BIC Coffee Hour Lecture Series
Speaker: Dr. Bryan Watts, Director of the Center for Conservation Biology at William & Mary. Cost: Free.
The effective conservation of migratory species requires an understanding of their entire annual cycle. Prior to the development of size-appropriate satellite transmitters, very little was known about migration pathways for most shorebird species using the Atlantic Flyway. Between 2008 and 2014, the Center for Conservation Research deployed 35 satellite transmitters on whimbrels (a large shorebird) and tracked birds for a total of more than 300,000 miles back and forth between breeding areas in the high Arctic and winter sites primarily in the tropics. The clear, emergent message of this work is that whimbrels connect many locations and cultures throughout the hemisphere and that their recovery depends on our ability to work together with singular purpose. Virginia’s Eastern Shore represents a critical link in the chain of conservation sites that whimbrels depend on to survive.

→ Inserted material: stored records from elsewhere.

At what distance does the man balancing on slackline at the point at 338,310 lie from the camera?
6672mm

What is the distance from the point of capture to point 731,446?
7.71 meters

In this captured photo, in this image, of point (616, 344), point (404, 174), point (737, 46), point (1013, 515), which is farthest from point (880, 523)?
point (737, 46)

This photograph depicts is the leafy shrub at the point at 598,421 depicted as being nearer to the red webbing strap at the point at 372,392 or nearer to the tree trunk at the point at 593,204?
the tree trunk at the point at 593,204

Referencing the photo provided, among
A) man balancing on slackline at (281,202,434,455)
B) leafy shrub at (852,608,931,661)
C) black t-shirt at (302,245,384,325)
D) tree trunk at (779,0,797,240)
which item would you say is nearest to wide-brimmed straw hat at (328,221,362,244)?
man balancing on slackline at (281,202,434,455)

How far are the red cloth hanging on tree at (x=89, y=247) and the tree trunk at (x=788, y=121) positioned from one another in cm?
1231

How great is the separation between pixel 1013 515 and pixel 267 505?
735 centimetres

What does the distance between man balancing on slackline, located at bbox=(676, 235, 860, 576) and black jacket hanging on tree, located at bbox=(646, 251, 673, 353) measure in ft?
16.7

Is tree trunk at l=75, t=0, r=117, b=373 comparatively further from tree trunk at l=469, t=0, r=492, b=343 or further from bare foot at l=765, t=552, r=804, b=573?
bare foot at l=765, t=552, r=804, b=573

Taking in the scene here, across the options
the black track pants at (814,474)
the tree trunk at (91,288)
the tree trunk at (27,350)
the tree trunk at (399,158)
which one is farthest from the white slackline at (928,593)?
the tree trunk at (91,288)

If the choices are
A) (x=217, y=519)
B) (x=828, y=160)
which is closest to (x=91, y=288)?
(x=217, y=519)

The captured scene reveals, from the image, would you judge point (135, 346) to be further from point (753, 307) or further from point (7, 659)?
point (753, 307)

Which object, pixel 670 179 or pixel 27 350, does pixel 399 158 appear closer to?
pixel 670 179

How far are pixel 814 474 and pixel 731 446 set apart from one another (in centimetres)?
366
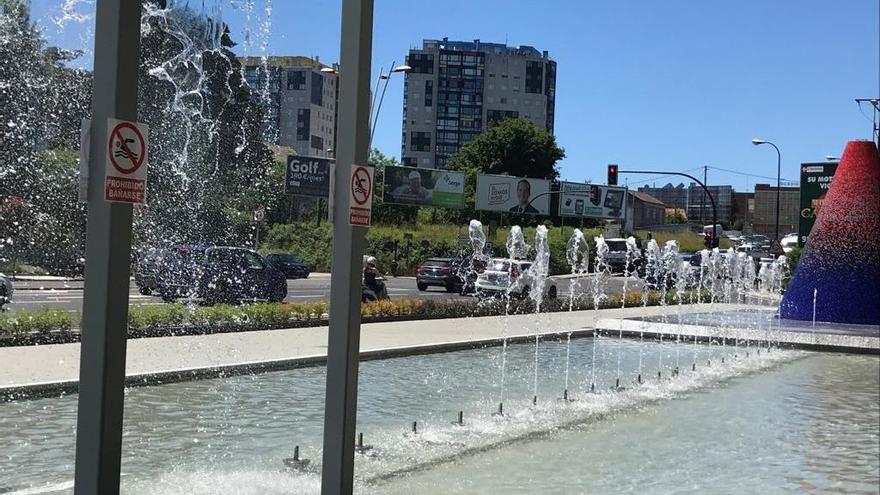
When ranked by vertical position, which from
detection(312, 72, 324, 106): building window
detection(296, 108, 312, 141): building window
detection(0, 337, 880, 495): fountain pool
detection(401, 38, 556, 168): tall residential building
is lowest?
detection(0, 337, 880, 495): fountain pool

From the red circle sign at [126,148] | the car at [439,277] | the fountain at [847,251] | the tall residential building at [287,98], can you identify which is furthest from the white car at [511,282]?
the red circle sign at [126,148]

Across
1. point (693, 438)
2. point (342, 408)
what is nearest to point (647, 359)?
point (693, 438)

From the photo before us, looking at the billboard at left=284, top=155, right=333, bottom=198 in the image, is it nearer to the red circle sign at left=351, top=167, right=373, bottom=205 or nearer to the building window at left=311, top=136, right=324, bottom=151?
the building window at left=311, top=136, right=324, bottom=151

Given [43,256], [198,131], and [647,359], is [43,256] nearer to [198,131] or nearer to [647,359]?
[198,131]

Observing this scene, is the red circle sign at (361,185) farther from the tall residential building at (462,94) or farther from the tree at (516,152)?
the tall residential building at (462,94)

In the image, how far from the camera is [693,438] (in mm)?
7867

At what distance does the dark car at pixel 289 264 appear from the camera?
69.3 ft

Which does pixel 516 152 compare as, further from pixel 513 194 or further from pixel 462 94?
pixel 462 94

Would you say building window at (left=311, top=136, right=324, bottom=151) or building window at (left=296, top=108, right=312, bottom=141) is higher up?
building window at (left=296, top=108, right=312, bottom=141)

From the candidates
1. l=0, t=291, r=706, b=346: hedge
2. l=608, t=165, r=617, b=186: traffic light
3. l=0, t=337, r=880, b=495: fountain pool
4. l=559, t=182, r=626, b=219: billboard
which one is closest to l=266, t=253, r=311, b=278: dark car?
l=0, t=291, r=706, b=346: hedge

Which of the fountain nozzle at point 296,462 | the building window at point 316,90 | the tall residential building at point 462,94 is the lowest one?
the fountain nozzle at point 296,462

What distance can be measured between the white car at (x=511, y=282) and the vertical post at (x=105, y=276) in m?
24.5

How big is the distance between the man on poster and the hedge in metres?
40.7

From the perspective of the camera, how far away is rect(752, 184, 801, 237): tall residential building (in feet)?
349
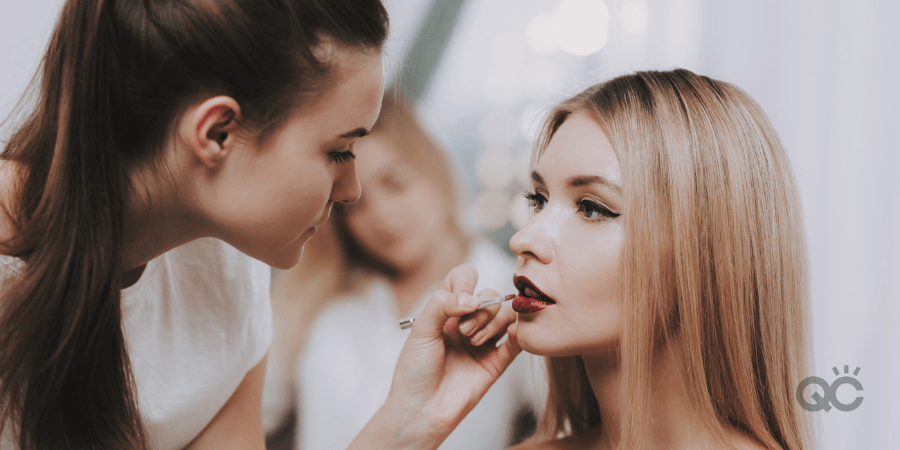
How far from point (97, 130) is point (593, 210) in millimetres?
729

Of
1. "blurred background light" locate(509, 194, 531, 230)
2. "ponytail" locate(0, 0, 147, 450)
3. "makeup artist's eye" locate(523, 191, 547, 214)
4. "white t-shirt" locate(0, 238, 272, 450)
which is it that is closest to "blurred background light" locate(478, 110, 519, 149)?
"blurred background light" locate(509, 194, 531, 230)

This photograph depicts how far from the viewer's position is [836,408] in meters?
1.20

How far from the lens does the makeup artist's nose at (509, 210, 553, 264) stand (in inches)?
33.3

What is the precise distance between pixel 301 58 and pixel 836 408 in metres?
1.37

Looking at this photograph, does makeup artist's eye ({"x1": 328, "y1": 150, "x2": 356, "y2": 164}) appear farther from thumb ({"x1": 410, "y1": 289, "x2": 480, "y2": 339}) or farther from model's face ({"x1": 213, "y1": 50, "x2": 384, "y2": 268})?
thumb ({"x1": 410, "y1": 289, "x2": 480, "y2": 339})

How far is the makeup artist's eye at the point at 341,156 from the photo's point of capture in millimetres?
802

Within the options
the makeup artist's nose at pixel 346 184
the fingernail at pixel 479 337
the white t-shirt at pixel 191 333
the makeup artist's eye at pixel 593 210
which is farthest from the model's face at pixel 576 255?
the white t-shirt at pixel 191 333

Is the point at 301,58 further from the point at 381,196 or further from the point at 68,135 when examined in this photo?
the point at 381,196

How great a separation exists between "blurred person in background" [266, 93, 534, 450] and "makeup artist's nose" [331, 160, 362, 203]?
38 centimetres

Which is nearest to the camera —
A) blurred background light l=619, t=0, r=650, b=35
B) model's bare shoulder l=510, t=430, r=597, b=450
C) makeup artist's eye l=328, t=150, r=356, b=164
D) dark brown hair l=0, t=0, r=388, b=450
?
dark brown hair l=0, t=0, r=388, b=450

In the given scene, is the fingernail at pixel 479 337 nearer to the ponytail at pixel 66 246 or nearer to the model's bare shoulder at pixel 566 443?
the model's bare shoulder at pixel 566 443

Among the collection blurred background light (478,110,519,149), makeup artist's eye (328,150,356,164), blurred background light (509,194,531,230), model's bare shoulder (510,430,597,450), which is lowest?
model's bare shoulder (510,430,597,450)

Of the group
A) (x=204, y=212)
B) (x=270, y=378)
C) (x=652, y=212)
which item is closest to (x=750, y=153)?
(x=652, y=212)

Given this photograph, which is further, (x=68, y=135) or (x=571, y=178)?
(x=571, y=178)
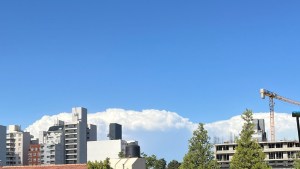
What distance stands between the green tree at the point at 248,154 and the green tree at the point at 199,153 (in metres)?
6.46

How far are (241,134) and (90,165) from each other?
18.7m

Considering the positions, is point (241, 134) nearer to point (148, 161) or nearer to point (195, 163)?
point (195, 163)

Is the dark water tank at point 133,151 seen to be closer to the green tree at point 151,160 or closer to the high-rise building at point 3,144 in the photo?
Result: the green tree at point 151,160

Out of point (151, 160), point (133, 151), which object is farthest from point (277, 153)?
point (133, 151)

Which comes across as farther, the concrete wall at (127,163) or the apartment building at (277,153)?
the apartment building at (277,153)

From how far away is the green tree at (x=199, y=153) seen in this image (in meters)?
64.9

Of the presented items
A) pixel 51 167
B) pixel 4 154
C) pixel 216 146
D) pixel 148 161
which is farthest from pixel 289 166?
pixel 4 154

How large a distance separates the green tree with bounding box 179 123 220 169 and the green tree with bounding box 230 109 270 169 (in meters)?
6.46

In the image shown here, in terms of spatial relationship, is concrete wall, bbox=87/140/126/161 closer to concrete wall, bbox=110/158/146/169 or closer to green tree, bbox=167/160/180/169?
green tree, bbox=167/160/180/169

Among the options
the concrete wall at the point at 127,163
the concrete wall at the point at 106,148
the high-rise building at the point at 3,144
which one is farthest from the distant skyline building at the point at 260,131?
the high-rise building at the point at 3,144

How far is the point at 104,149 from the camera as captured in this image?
529 ft

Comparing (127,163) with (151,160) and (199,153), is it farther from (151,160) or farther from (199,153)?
(151,160)

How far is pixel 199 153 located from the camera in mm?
65062

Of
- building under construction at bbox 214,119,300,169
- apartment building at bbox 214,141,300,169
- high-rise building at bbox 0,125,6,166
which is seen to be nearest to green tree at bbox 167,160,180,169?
building under construction at bbox 214,119,300,169
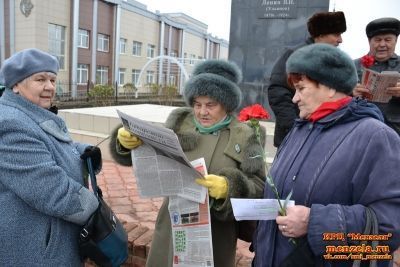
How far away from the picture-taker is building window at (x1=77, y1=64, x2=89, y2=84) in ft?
87.2

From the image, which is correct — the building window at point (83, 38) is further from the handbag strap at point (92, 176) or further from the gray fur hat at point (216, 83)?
the handbag strap at point (92, 176)

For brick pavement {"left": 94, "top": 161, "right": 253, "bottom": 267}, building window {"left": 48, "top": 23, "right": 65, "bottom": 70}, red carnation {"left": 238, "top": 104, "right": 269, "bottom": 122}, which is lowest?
brick pavement {"left": 94, "top": 161, "right": 253, "bottom": 267}

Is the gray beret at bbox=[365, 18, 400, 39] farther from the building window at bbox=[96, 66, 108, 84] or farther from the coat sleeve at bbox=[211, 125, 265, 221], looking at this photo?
the building window at bbox=[96, 66, 108, 84]

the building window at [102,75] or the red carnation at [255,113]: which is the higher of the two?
the building window at [102,75]

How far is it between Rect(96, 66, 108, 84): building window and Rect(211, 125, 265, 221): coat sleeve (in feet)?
91.8

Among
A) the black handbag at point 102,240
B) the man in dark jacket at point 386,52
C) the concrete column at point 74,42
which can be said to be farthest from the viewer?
the concrete column at point 74,42

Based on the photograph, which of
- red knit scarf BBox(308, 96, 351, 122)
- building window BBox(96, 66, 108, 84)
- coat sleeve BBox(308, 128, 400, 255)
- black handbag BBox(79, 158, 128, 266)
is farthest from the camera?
building window BBox(96, 66, 108, 84)

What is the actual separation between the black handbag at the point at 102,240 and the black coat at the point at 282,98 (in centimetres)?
157

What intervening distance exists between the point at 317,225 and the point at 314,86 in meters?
0.57

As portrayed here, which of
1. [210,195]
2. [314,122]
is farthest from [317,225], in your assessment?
[210,195]

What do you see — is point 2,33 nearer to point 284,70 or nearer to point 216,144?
point 284,70

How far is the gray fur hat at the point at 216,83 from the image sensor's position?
2010 millimetres

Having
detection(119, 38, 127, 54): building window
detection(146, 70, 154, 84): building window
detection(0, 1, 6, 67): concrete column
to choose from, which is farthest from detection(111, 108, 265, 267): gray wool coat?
detection(146, 70, 154, 84): building window

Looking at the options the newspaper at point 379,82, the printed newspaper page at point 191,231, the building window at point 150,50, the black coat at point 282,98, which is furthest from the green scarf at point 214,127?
the building window at point 150,50
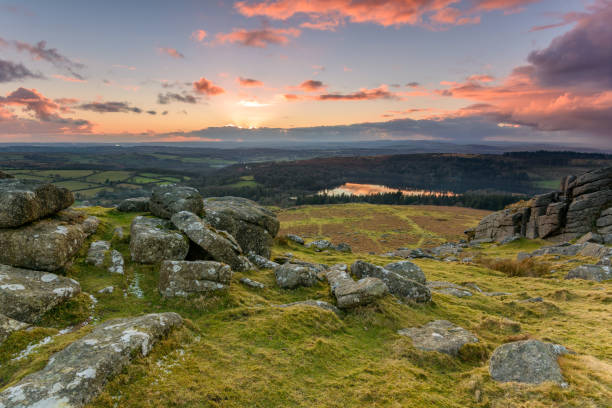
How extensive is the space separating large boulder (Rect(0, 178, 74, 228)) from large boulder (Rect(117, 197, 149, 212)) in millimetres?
6805

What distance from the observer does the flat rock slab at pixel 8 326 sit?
7.80 m

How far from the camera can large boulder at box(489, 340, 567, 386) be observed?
7766mm

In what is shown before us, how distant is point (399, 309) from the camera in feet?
42.6

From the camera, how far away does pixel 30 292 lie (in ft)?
31.8

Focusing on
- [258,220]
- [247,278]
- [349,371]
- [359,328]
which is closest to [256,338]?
[349,371]

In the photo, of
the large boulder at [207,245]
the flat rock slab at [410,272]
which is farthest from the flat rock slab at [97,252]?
the flat rock slab at [410,272]

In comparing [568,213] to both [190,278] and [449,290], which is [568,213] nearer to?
[449,290]

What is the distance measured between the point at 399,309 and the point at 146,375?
10505mm

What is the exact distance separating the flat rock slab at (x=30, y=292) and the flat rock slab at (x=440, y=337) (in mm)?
13392

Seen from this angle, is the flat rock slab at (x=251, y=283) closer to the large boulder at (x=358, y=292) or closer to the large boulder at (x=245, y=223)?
the large boulder at (x=358, y=292)

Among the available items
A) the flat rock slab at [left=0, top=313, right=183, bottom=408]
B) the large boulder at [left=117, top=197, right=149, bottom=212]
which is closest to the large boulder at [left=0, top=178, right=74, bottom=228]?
the large boulder at [left=117, top=197, right=149, bottom=212]

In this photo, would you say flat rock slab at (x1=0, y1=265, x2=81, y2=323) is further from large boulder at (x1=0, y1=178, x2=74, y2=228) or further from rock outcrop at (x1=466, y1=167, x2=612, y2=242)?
rock outcrop at (x1=466, y1=167, x2=612, y2=242)

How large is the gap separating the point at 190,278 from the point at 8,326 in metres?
5.52

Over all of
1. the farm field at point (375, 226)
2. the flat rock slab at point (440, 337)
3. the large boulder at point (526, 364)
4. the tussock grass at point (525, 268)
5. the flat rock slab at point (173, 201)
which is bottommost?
the farm field at point (375, 226)
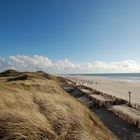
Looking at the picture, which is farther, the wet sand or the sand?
the sand

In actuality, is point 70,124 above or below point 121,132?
above

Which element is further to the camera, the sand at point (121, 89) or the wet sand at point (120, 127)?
the sand at point (121, 89)

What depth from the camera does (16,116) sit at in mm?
5605

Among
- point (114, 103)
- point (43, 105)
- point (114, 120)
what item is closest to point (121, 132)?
point (114, 120)

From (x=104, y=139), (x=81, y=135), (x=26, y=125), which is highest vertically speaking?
(x=26, y=125)

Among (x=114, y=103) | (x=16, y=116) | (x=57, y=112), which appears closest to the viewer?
(x=16, y=116)

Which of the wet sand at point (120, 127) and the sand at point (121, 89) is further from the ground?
the wet sand at point (120, 127)

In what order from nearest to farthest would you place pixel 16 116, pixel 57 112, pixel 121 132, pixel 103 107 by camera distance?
pixel 16 116
pixel 57 112
pixel 121 132
pixel 103 107

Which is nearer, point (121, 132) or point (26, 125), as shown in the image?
point (26, 125)

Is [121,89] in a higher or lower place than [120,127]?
lower

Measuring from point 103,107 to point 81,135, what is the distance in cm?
1201

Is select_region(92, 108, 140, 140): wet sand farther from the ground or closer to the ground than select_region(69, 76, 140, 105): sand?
farther from the ground

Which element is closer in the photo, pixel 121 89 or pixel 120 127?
pixel 120 127

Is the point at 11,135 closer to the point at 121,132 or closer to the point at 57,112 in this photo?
the point at 57,112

Bryan Watts is the Mitchell A. Byrd Professor of Conservation Biology and Director of the Center for Conservation Biology, a research unit shared by the College of William and Mary and Virginia Commonwealth University. He received a B.S. from Virginia Tech, a M.S. from the College of William and Mary and a PhD from the University of Georgia. Watts co-founded and has directed the Center for more than 20 years and overseen more than 500 research projects focused on finding solutions to conservation problems. The overarching mission of the Center is to ensure the viability of bird populations throughout the Western Hemisphere. The recipient of 350 grant awards, author of more than 250 publications and mentor to dozens of undergraduate and graduate students, Dr. Watts continues to be passionate about the study of bird ecology.